_PROBLEM DESCRIPTION_
Some of the lines below need repeating. Reproduce exactly those between the lines holding "Право юридической подписи у инвалида" and "use utf8; $word", inclusive.

+ + + + +

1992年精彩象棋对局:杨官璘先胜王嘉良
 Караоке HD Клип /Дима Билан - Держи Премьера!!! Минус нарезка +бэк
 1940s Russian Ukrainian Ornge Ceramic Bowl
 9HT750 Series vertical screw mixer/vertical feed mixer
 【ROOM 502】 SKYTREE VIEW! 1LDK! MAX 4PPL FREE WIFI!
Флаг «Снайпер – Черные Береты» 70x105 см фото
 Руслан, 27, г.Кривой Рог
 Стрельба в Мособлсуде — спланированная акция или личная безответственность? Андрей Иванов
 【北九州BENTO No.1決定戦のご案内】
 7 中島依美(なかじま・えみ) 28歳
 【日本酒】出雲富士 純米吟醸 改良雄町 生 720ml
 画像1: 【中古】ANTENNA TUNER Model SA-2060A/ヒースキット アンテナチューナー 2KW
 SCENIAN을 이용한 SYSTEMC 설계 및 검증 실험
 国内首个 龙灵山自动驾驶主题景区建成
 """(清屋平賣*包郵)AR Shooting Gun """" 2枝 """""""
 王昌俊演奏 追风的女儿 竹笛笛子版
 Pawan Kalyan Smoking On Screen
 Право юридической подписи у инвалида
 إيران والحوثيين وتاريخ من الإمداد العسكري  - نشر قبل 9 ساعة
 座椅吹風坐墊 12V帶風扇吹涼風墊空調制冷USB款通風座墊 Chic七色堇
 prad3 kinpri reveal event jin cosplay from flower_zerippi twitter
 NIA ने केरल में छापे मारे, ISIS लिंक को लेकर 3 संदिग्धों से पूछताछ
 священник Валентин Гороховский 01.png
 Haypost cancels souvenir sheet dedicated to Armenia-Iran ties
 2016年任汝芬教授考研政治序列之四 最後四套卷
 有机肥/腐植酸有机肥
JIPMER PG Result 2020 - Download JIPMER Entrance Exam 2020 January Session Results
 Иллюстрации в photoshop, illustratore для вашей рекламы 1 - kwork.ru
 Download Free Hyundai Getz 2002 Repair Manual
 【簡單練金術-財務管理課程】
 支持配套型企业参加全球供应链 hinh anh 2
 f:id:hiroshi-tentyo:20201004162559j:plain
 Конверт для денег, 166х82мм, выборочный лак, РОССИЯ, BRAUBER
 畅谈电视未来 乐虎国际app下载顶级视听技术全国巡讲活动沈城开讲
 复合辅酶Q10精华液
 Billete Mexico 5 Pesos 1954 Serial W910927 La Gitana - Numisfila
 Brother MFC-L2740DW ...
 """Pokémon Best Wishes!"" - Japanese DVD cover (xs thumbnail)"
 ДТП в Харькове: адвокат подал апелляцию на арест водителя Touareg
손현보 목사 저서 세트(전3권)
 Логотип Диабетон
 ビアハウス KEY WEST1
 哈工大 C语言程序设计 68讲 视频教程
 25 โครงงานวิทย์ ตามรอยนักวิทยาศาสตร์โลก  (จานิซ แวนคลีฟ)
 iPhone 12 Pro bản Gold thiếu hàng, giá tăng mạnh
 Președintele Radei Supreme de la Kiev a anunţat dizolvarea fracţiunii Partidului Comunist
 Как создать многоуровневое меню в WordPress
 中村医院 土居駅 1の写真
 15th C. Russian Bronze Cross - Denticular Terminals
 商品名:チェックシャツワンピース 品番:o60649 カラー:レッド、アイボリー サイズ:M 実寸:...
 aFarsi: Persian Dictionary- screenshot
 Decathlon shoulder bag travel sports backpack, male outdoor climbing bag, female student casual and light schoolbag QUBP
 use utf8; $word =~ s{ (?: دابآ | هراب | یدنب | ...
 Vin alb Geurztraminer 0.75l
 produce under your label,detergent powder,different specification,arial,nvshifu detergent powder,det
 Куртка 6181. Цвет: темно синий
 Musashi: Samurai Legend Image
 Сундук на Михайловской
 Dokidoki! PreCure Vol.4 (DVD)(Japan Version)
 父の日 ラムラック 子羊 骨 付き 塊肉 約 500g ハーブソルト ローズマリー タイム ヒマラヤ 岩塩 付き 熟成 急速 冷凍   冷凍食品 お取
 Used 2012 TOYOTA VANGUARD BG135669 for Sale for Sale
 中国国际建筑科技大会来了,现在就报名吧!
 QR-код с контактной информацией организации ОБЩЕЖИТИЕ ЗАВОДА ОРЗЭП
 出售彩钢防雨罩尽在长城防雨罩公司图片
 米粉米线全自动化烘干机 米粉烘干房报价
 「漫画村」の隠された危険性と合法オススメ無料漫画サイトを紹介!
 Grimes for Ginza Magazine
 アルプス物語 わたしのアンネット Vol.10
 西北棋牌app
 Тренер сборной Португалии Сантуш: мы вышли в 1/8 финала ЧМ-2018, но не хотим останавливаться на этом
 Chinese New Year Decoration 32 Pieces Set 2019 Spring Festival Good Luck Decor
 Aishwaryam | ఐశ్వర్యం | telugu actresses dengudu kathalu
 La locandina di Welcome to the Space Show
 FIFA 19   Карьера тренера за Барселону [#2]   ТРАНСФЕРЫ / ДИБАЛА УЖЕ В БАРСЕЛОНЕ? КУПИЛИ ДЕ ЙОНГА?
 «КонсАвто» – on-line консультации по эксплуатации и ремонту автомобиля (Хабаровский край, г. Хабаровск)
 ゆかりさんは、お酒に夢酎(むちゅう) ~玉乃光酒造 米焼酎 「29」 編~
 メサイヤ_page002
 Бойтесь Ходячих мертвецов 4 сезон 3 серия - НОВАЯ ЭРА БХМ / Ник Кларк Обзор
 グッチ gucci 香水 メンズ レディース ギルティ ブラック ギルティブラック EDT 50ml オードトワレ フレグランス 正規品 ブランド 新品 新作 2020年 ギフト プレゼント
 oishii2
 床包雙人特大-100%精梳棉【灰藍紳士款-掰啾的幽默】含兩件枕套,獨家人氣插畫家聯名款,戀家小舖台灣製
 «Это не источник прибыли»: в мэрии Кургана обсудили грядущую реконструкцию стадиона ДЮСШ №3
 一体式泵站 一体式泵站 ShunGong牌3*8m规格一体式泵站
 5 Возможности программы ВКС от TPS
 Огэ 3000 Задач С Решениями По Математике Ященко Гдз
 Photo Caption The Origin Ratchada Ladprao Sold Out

+ + + + +

_ANSWER TO THIS PROBLEM_
 Право юридической подписи у инвалида
 إيران والحوثيين وتاريخ من الإمداد العسكري  - نشر قبل 9 ساعة
 座椅吹風坐墊 12V帶風扇吹涼風墊空調制冷USB款通風座墊 Chic七色堇
 prad3 kinpri reveal event jin cosplay from flower_zerippi twitter
 NIA ने केरल में छापे मारे, ISIS लिंक को लेकर 3 संदिग्धों से पूछताछ
 священник Валентин Гороховский 01.png
 Haypost cancels souvenir sheet dedicated to Armenia-Iran ties
 2016年任汝芬教授考研政治序列之四 最後四套卷
 有机肥/腐植酸有机肥
JIPMER PG Result 2020 - Download JIPMER Entrance Exam 2020 January Session Results
 Иллюстрации в photoshop, illustratore для вашей рекламы 1 - kwork.ru
 Download Free Hyundai Getz 2002 Repair Manual
 【簡單練金術-財務管理課程】
 支持配套型企业参加全球供应链 hinh anh 2
 f:id:hiroshi-tentyo:20201004162559j:plain
 Конверт для денег, 166х82мм, выборочный лак, РОССИЯ, BRAUBER
 畅谈电视未来 乐虎国际app下载顶级视听技术全国巡讲活动沈城开讲
 复合辅酶Q10精华液
 Billete Mexico 5 Pesos 1954 Serial W910927 La Gitana - Numisfila
 Brother MFC-L2740DW ...
 """Pokémon Best Wishes!"" - Japanese DVD cover (xs thumbnail)"
 ДТП в Харькове: адвокат подал апелляцию на арест водителя Touareg
손현보 목사 저서 세트(전3권)
 Логотип Диабетон
 ビアハウス KEY WEST1
 哈工大 C语言程序设计 68讲 视频教程
 25 โครงงานวิทย์ ตามรอยนักวิทยาศาสตร์โลก  (จานิซ แวนคลีฟ)
 iPhone 12 Pro bản Gold thiếu hàng, giá tăng mạnh
 Președintele Radei Supreme de la Kiev a anunţat dizolvarea fracţiunii Partidului Comunist
 Как создать многоуровневое меню в WordPress
 中村医院 土居駅 1の写真
 15th C. Russian Bronze Cross - Denticular Terminals
 商品名:チェックシャツワンピース 品番:o60649 カラー:レッド、アイボリー サイズ:M 実寸:...
 aFarsi: Persian Dictionary- screenshot
 Decathlon shoulder bag travel sports backpack, male outdoor climbing bag, female student casual and light schoolbag QUBP
 use utf8; $word =~ s{ (?: دابآ | هراب | یدنب | ...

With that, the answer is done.